Frost free coastal areas may get a fall harvest. Perennial plants should continue to produce for up to 5 years.
If artichokes sound like more work than you’re up to, consider growing their cousin, the cardoon. Cardoons taste very similar to artichokes, but you eat the stem of the plant, rather than waiting for the buds to form.
Artichokes grow well in a neutral to slightly acidic soil pH of between 6.0 to 7.0. They need a well-draining, loamy soil with a good amount of organic matter. Good drainage is crucial to prevent the roots rotting during cool, damp winters, however, the soil must also be able to retain water long enough to allow the roots to take it in, during hot summers. It is especially important when you are growing your artichokes as perennials, to take the time to amend your soil before planting, to ensure they will grow well in future years. If your garden soil is poor, consider growing your artichokes in raised beds.
Start seed indoors, at least 8 weeks before your last frost date. Harden them off before planting outside, but don’t wait until all danger of frost has passed. Artichokes need to experience a slight chilling (not freeing) before they will set buds. This can be accomplished by putting your plants out in mid-spring and exposing them for a week to 10 days to temperatures of about 50 degrees F. or a little lower.
Artichokes do not often grow true to seed and you will get plants that vary greatly from your original plant if you try saving seed from your own plants. You will have better success with purchased seed that has been grown under controlled conditions.
Artichokes are often grown from crowns. It’s quicker than growing from seed and you won’t need the pre-chilling period. In zones 9 – 11, artichokes can be planted in either the spring or fall. Gardeners in cooler climates should do their planting in the spring.
Make sure you leave plenty of room for the plants to spread out, as they grow. Perennial plants can branch out 5 – 6 feet. Artichokes grown as annuals, or where the tops will be killed back by frost, can be spaced a little closer.
Keep the planting bed weed free. Adding a 3 to 4 inch layer of mulch will cut down on weeds and keep the roots cool and the soil moist.
Since these are large plants that flower and produce over a long season, they will benefit from periodic feeding. Apply a balanced fertilizer labeled for edible plants, every 2 to 3 weeks.
Winter Care:
Whatever your zone or method, remove all the covering in spring, as soon as the soil has thawed and no hard frosts are expected.
Artichoke plants should produce for about 3 – 5 years. At that time, you should notice side shoots at the base of the plant. You can lift, divide and replant the new shoots.

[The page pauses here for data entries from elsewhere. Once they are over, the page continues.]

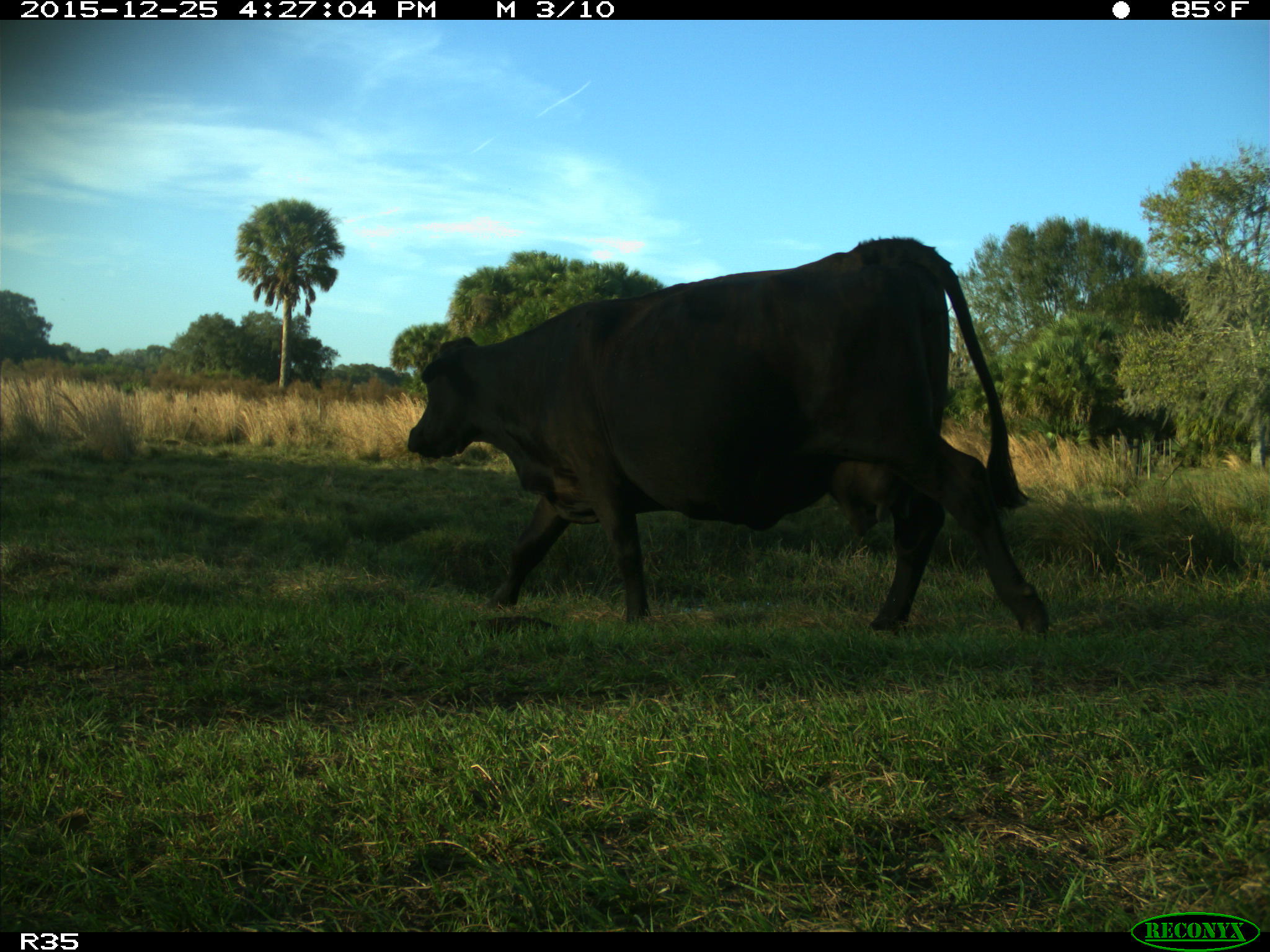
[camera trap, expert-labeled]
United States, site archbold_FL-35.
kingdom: Animalia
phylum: Chordata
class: Mammalia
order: Artiodactyla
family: Bovidae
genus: Bos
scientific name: Bos taurus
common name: domestic cow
Bos taurus (domestic cow).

Artichokes are best when cooked lightly and prepared simply: Tips for Cooking Artichokes
Artichokes are often described as architectural plants and one look at a tall, branching specimen will tell you why. Since few animals attack artichokes, don’t be afraid to plant them in your ornamental borders, as edible landscaping. You can still harvest them at will, but the stately plants and textural leaves will add visual interest throughout the season.
Few pests attack artichokes. Slugs can be a problem during damp weather, especially with younger, tender leaves. Aphids can also become a nuisance but can be hosed off, before they take over.
Botrytis, or gray mold, can affect leaves and flower bracts. It is most pervasive on damaged leaves, which will turn brown and then grayish. Remove affected leaves as soon as the disease is noticed. For severe infections, use a fungicide labeled for edible plants, such as neem.